Non avevo mai letto niente di David Foster Wallace, perché? Non so perché (e non cederò alla tentazione di scrivere “sono fatti miei”, per quanto altamente condizionata dalla pubblicità), e probabilmente ne avrei fatto a meno per ancora altri anni; ma poi ho conosciuto una persona che legge e, inutile sottolinearlo, l’ho sottoposta al consueto terzo grado. Dove? Cosa? Quanto? Chi? E scodinzolando, poiché trattavasi di lettore vero, ho proposto il famigerato scambio. Già, famigerato perché gli altri amanti della letteratura mi temono come la peste bubbonica, non restituisco mai niente tra le altre cose, ma la goccia cinese mi fa un baffo e quindi la mia proposta è stata, a malincuore, accettata.
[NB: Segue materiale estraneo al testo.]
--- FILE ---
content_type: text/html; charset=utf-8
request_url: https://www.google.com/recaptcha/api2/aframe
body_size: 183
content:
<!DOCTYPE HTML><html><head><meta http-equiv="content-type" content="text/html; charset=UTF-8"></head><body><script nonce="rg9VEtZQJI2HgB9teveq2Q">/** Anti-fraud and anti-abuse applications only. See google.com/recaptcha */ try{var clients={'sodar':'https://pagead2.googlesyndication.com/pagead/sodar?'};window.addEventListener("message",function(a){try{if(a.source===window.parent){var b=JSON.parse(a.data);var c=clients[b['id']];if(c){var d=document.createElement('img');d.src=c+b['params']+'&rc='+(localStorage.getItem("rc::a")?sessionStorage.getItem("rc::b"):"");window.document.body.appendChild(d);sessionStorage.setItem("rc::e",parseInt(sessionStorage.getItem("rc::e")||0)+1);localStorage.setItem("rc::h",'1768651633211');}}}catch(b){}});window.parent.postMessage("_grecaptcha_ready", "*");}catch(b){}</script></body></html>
È così insomma che “Una cosa divertente che non farò mai più“, edito da Minimum fax, è giunto a me, e ancora si trova al sicuro nella mia libreria (lo scambio si è trasformato in regalo, sempre per quella cosa della goccia). La prima e più calzante definizione che mi viene in mente per questo libro è “da far uscire l’acqua dal naso”. Ce l’avete presente il momento in cui state bevendo e qualcuno decide di fare una battutta assai divertente? Ecco, così. E lo dico a ragion veduta. In metropolitana e nel pullman su cui ho intrapreso la lettura, in uno dei miei consueti viaggi della speranza dalla periferia, ho riso con un tale gusto da sembrare completamente scema. Ad un certo punto, tale era la vergogna per le mie risate trattenute, e quindi ancora più ridicole, che mi sono imposta di chiuderlo; imposizione a cui ho tenuto fede per pochissimi minuti. Pensino quel che vogliono mi son detta, mi sono fatta bionda apposta!
Un diario di viaggio folle, questo potrebbe essere definito il magnifico esilarante libro in questione. Il giovane giornalista viene inviato su di una 7nc, nave da crociera sette giorni nei Caraibi, al fine di poter realizzare un reportage sulla sua esperienza. Lusso fac-simile e divertimento assicurato, o meglio obbligato. E già, perché divertirsi è necessario, doveroso quanto rilassarsi, le attività proposte mirano ad occupare al meglio il soggiorno del passeggero senza lasciargli il tempo della noia, ma solo quello dell’ozio. Viziare il cliente è la parola d’ordine, nessuno dei compiti pratici lasciati alla sua azione, né portarsi le valigie, né doversi occupare della cabina, né servirsi il pranzo. C’è sempre qualcuno pronto a soddisfare ogni esigenza, bevande escluse. Il ritratto del turista americano che ne esce fuori è tanto spontaneo da sembrare quasi il frutto della visione d’un bambino -cosa che per altro diviene reale con l’assaggio del caviale bollato, nella definizione dell’autore, come schifoso, avallando il giudizio di un ragazzino- e così disincantato allo stesso tempo da apparire tenero.
Nota a parte meritano proprio le note: magnifiche! Se l’articolo di per sé genera risate e singulti, le note stroncano proprio il respiro, e vi ritroverete ad assumere un’espressione assai ebete se lo leggerete come me in luogo pubblico, con una tinta blu puffo in volto mentre cercherete di non esplodere in una catartica fragorosa risata. L’ossessione dell’autore per gli squali, la sua curiosità per lo sciacquone, la sua descrizione di Capitan Video e ancora la sua paura di essere confuso con il turista medio americano caprone come il suo desiderio di starsene quasi tutto il tempo in cabina vi stenderanno, vi faranno scompisciare, vi faranno pensare “ma che diavolo stavo aspettando a leggere Wallace?”
Non di secondo rilievo è certo il fatto che lo stile sia particolarissimo e che mescoli toni svagati ad altri da tragedia, che i piani si confondano e che le battute siano così sagaci da assomigliare a delle freccette (di cui l’autore ha una mortale paura) e, soprattutto, che questa lettura leggera poi leggera non sia. Mescola infatti il piacere e il riso a un’indagine sulla influenzabilità delle persone, sul modo di essere degli americani e dei turisti in generale, sulla capacità della pubblicità di influenzare il consumatore e in che modo. Celebre la descrizione della brochure con tanto di inserto blasonato a firma di un altro noto scrittore: una marchetta di Frank Conroy che induce a vedere il cielo con altri occhi.
Se devo essere onesta non ho mai desiderato fare una crociera, e dopo aver letto questo libro lo desidero ancora di meno, desidero invece leggere tutto quello che Wallace ha scritto nella sua vita, liste della spesa comprese. Qualora però impazzissi e decidessi che tutto sommato un mostro acquatico dove tutte le mie attività e il mio divertimento siano programmati fino al minimo dettaglio può ospitarmi non dubito che sarei bravissima nel movimentare la vita degli altri passeggeri. Su di un aereo in preda alla paura ho gridato, non so perché, “il carrello non si apre, moriremo tutti”, certamente sarò in grado di inventarmi qualcosa anche riguardo alle scialuppe.